Il tema di quest’anno attiene ovviamente a tutte le chiamate di Dio, tra le quali desidero sottolineare la vocazione al Sacerdozio, alla Vita consacrata, al Matrimonio, sulle quali, mi limito qui ad un cenno, a partire da quanto già dissi nell’anno del Sinodo sui giovani.

Per mettere in gioco la propria vita nel rispondere a una di queste vocazioni, la preparazione specifica e prossima è importante, ma la vetta si raggiunge partendo dal basso: dalla formazione integrale dei giovani, che ha bisogno della cura e del sostegno degli adulti.

I giovani che ancora abbiamo nelle nostre comunità, come gli altri loro coetanei, presentano caratteristiche diverse rispetto ad un passato anche recente; e non è sempre facile per gli adulti il compito di contribuire, negli ambiti propri di ciascuno, a formarne la maturità umana e spirituale. Occorrono adulti che siano tali non solo per ragioni anagrafiche…

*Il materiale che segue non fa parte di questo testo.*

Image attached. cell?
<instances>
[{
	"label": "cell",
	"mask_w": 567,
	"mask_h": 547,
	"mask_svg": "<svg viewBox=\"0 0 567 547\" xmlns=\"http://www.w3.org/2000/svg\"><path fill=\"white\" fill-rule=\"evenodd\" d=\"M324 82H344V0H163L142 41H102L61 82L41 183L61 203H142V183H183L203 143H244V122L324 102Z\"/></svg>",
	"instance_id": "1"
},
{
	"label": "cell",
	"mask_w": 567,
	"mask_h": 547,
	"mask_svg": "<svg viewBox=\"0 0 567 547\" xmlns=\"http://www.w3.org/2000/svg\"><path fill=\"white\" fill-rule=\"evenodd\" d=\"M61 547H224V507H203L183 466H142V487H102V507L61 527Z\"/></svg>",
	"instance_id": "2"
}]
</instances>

La crisi in cui versa la famiglia (anche là dove la separazione non l’ha disgregata) è sotto gli occhi di tutti; le cause sono molteplici e non ignote. Le comunità cristiane – quelle parrocchiali, come quelle costituite dai Movimenti (preziosa presenza, come ci insegna la Chiesa) sono chiamate spesso a supplire nella formazione anche umana del giovane. Quest’opera è una autentica “Pastorale vocazionale”.

Carissimi Fratelli e Sorelle, affido, alla Vergine Assunta, Madre della Chiesa e Aiuto dei cristiani, l’anno pastorale che inizia e, rinnovando la consacrazione di tutta la Diocesi al Suo Cuore Immacolato, chiedo a Lei di donarci quello slancio di fede, di speranza e di carità, quella convinzione dell’urgenza della missione grazie ai quali i nostri “Piani” non rimangono sulla carta.

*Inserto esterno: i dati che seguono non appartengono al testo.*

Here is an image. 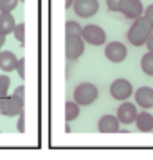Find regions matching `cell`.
Instances as JSON below:
<instances>
[{
	"label": "cell",
	"mask_w": 153,
	"mask_h": 160,
	"mask_svg": "<svg viewBox=\"0 0 153 160\" xmlns=\"http://www.w3.org/2000/svg\"><path fill=\"white\" fill-rule=\"evenodd\" d=\"M15 27H16V20L13 13H0V32H4L6 36L13 34Z\"/></svg>",
	"instance_id": "obj_15"
},
{
	"label": "cell",
	"mask_w": 153,
	"mask_h": 160,
	"mask_svg": "<svg viewBox=\"0 0 153 160\" xmlns=\"http://www.w3.org/2000/svg\"><path fill=\"white\" fill-rule=\"evenodd\" d=\"M119 13H123V16L128 20H135V18L144 15V6L140 0H123Z\"/></svg>",
	"instance_id": "obj_8"
},
{
	"label": "cell",
	"mask_w": 153,
	"mask_h": 160,
	"mask_svg": "<svg viewBox=\"0 0 153 160\" xmlns=\"http://www.w3.org/2000/svg\"><path fill=\"white\" fill-rule=\"evenodd\" d=\"M140 68H142V72L146 76H150V78L153 76V52L151 51H148L142 56V59H140Z\"/></svg>",
	"instance_id": "obj_17"
},
{
	"label": "cell",
	"mask_w": 153,
	"mask_h": 160,
	"mask_svg": "<svg viewBox=\"0 0 153 160\" xmlns=\"http://www.w3.org/2000/svg\"><path fill=\"white\" fill-rule=\"evenodd\" d=\"M13 34H15V38H16V42L22 45H25V23H16V27H15V31H13Z\"/></svg>",
	"instance_id": "obj_18"
},
{
	"label": "cell",
	"mask_w": 153,
	"mask_h": 160,
	"mask_svg": "<svg viewBox=\"0 0 153 160\" xmlns=\"http://www.w3.org/2000/svg\"><path fill=\"white\" fill-rule=\"evenodd\" d=\"M23 102H25V87L20 85L16 87L15 94L8 97H0V113L6 117H18L23 112Z\"/></svg>",
	"instance_id": "obj_2"
},
{
	"label": "cell",
	"mask_w": 153,
	"mask_h": 160,
	"mask_svg": "<svg viewBox=\"0 0 153 160\" xmlns=\"http://www.w3.org/2000/svg\"><path fill=\"white\" fill-rule=\"evenodd\" d=\"M135 126H137L139 131L142 133H148V131H153V115L150 112H139L137 117H135Z\"/></svg>",
	"instance_id": "obj_14"
},
{
	"label": "cell",
	"mask_w": 153,
	"mask_h": 160,
	"mask_svg": "<svg viewBox=\"0 0 153 160\" xmlns=\"http://www.w3.org/2000/svg\"><path fill=\"white\" fill-rule=\"evenodd\" d=\"M16 65H18V58L15 56V52L11 51H0V68L6 74L16 70Z\"/></svg>",
	"instance_id": "obj_13"
},
{
	"label": "cell",
	"mask_w": 153,
	"mask_h": 160,
	"mask_svg": "<svg viewBox=\"0 0 153 160\" xmlns=\"http://www.w3.org/2000/svg\"><path fill=\"white\" fill-rule=\"evenodd\" d=\"M16 130L20 131V133H23V131H25V115H23V112L18 115V124H16Z\"/></svg>",
	"instance_id": "obj_24"
},
{
	"label": "cell",
	"mask_w": 153,
	"mask_h": 160,
	"mask_svg": "<svg viewBox=\"0 0 153 160\" xmlns=\"http://www.w3.org/2000/svg\"><path fill=\"white\" fill-rule=\"evenodd\" d=\"M20 0H0V13H13Z\"/></svg>",
	"instance_id": "obj_19"
},
{
	"label": "cell",
	"mask_w": 153,
	"mask_h": 160,
	"mask_svg": "<svg viewBox=\"0 0 153 160\" xmlns=\"http://www.w3.org/2000/svg\"><path fill=\"white\" fill-rule=\"evenodd\" d=\"M6 43V34L4 32H0V51H2V45Z\"/></svg>",
	"instance_id": "obj_27"
},
{
	"label": "cell",
	"mask_w": 153,
	"mask_h": 160,
	"mask_svg": "<svg viewBox=\"0 0 153 160\" xmlns=\"http://www.w3.org/2000/svg\"><path fill=\"white\" fill-rule=\"evenodd\" d=\"M121 2H123V0H106V8H108V11L117 13L119 8H121Z\"/></svg>",
	"instance_id": "obj_23"
},
{
	"label": "cell",
	"mask_w": 153,
	"mask_h": 160,
	"mask_svg": "<svg viewBox=\"0 0 153 160\" xmlns=\"http://www.w3.org/2000/svg\"><path fill=\"white\" fill-rule=\"evenodd\" d=\"M99 97V90L92 83H79L74 88V101L79 106H88Z\"/></svg>",
	"instance_id": "obj_3"
},
{
	"label": "cell",
	"mask_w": 153,
	"mask_h": 160,
	"mask_svg": "<svg viewBox=\"0 0 153 160\" xmlns=\"http://www.w3.org/2000/svg\"><path fill=\"white\" fill-rule=\"evenodd\" d=\"M133 94H135V92H133V87H131V83L128 79L119 78V79H115L110 85V95H112L115 101L123 102V101H126V99H130Z\"/></svg>",
	"instance_id": "obj_5"
},
{
	"label": "cell",
	"mask_w": 153,
	"mask_h": 160,
	"mask_svg": "<svg viewBox=\"0 0 153 160\" xmlns=\"http://www.w3.org/2000/svg\"><path fill=\"white\" fill-rule=\"evenodd\" d=\"M105 56L112 63H123L126 59V56H128V49L121 42H110L105 47Z\"/></svg>",
	"instance_id": "obj_7"
},
{
	"label": "cell",
	"mask_w": 153,
	"mask_h": 160,
	"mask_svg": "<svg viewBox=\"0 0 153 160\" xmlns=\"http://www.w3.org/2000/svg\"><path fill=\"white\" fill-rule=\"evenodd\" d=\"M135 101L140 108H153V88L151 87H140L137 88V92H135Z\"/></svg>",
	"instance_id": "obj_12"
},
{
	"label": "cell",
	"mask_w": 153,
	"mask_h": 160,
	"mask_svg": "<svg viewBox=\"0 0 153 160\" xmlns=\"http://www.w3.org/2000/svg\"><path fill=\"white\" fill-rule=\"evenodd\" d=\"M81 113V106L76 101H67L65 102V121L67 122H72L76 121Z\"/></svg>",
	"instance_id": "obj_16"
},
{
	"label": "cell",
	"mask_w": 153,
	"mask_h": 160,
	"mask_svg": "<svg viewBox=\"0 0 153 160\" xmlns=\"http://www.w3.org/2000/svg\"><path fill=\"white\" fill-rule=\"evenodd\" d=\"M72 8L79 18H90L99 11V2L97 0H74Z\"/></svg>",
	"instance_id": "obj_9"
},
{
	"label": "cell",
	"mask_w": 153,
	"mask_h": 160,
	"mask_svg": "<svg viewBox=\"0 0 153 160\" xmlns=\"http://www.w3.org/2000/svg\"><path fill=\"white\" fill-rule=\"evenodd\" d=\"M9 85H11V79H9V76H8V74H2V76H0V97L8 95Z\"/></svg>",
	"instance_id": "obj_21"
},
{
	"label": "cell",
	"mask_w": 153,
	"mask_h": 160,
	"mask_svg": "<svg viewBox=\"0 0 153 160\" xmlns=\"http://www.w3.org/2000/svg\"><path fill=\"white\" fill-rule=\"evenodd\" d=\"M83 32V27H81L78 22H72V20H69L65 23V34H81Z\"/></svg>",
	"instance_id": "obj_20"
},
{
	"label": "cell",
	"mask_w": 153,
	"mask_h": 160,
	"mask_svg": "<svg viewBox=\"0 0 153 160\" xmlns=\"http://www.w3.org/2000/svg\"><path fill=\"white\" fill-rule=\"evenodd\" d=\"M85 40L81 34H67L65 38V56L67 59H78L83 56V52H85Z\"/></svg>",
	"instance_id": "obj_4"
},
{
	"label": "cell",
	"mask_w": 153,
	"mask_h": 160,
	"mask_svg": "<svg viewBox=\"0 0 153 160\" xmlns=\"http://www.w3.org/2000/svg\"><path fill=\"white\" fill-rule=\"evenodd\" d=\"M144 16H146V18H148V20H150L151 23H153V4L150 6V8H146V9H144Z\"/></svg>",
	"instance_id": "obj_25"
},
{
	"label": "cell",
	"mask_w": 153,
	"mask_h": 160,
	"mask_svg": "<svg viewBox=\"0 0 153 160\" xmlns=\"http://www.w3.org/2000/svg\"><path fill=\"white\" fill-rule=\"evenodd\" d=\"M81 36H83V40H85L87 43L94 45V47H99V45L106 43V32H105V29L99 27V25H85Z\"/></svg>",
	"instance_id": "obj_6"
},
{
	"label": "cell",
	"mask_w": 153,
	"mask_h": 160,
	"mask_svg": "<svg viewBox=\"0 0 153 160\" xmlns=\"http://www.w3.org/2000/svg\"><path fill=\"white\" fill-rule=\"evenodd\" d=\"M151 34H153V23L142 15L135 18L131 27L128 29V42L135 47H142V45H146L148 38Z\"/></svg>",
	"instance_id": "obj_1"
},
{
	"label": "cell",
	"mask_w": 153,
	"mask_h": 160,
	"mask_svg": "<svg viewBox=\"0 0 153 160\" xmlns=\"http://www.w3.org/2000/svg\"><path fill=\"white\" fill-rule=\"evenodd\" d=\"M74 6V0H65V8H72Z\"/></svg>",
	"instance_id": "obj_28"
},
{
	"label": "cell",
	"mask_w": 153,
	"mask_h": 160,
	"mask_svg": "<svg viewBox=\"0 0 153 160\" xmlns=\"http://www.w3.org/2000/svg\"><path fill=\"white\" fill-rule=\"evenodd\" d=\"M146 47H148V51H151V52H153V34L148 38V42H146Z\"/></svg>",
	"instance_id": "obj_26"
},
{
	"label": "cell",
	"mask_w": 153,
	"mask_h": 160,
	"mask_svg": "<svg viewBox=\"0 0 153 160\" xmlns=\"http://www.w3.org/2000/svg\"><path fill=\"white\" fill-rule=\"evenodd\" d=\"M137 113H139L137 106L131 104V102H128V101H123L119 104V108H117V117H119L121 124H133Z\"/></svg>",
	"instance_id": "obj_10"
},
{
	"label": "cell",
	"mask_w": 153,
	"mask_h": 160,
	"mask_svg": "<svg viewBox=\"0 0 153 160\" xmlns=\"http://www.w3.org/2000/svg\"><path fill=\"white\" fill-rule=\"evenodd\" d=\"M97 130L101 133H117L121 130V121L117 115H103L97 122Z\"/></svg>",
	"instance_id": "obj_11"
},
{
	"label": "cell",
	"mask_w": 153,
	"mask_h": 160,
	"mask_svg": "<svg viewBox=\"0 0 153 160\" xmlns=\"http://www.w3.org/2000/svg\"><path fill=\"white\" fill-rule=\"evenodd\" d=\"M16 72H18V76H20V79H25V58H20V59H18Z\"/></svg>",
	"instance_id": "obj_22"
}]
</instances>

“Siamo pochi, siamo oberati di impegni…” si sente dire. Liberiamoci da atteggiamenti da rassegnati! Non siamo un cantiere in disarmo; siamo la Chiesa del Signore che cammina nel tempo “tra le persecuzioni del mondo – dice sant’Agostino – e le consolazioni di Dio”! E’ il momento di mettere al centro ciò che è “l’unum necessarium”: Gesù Cristo presente e vivo nella Sua Chiesa, con la Sua indefettibile promessa: «Ecco io sono con voi tutti i giorni, fino alla consumazione del mondo»; «Chi mangia me vive di me».

Buon cammino. Con la mia più cordiale Benedizione.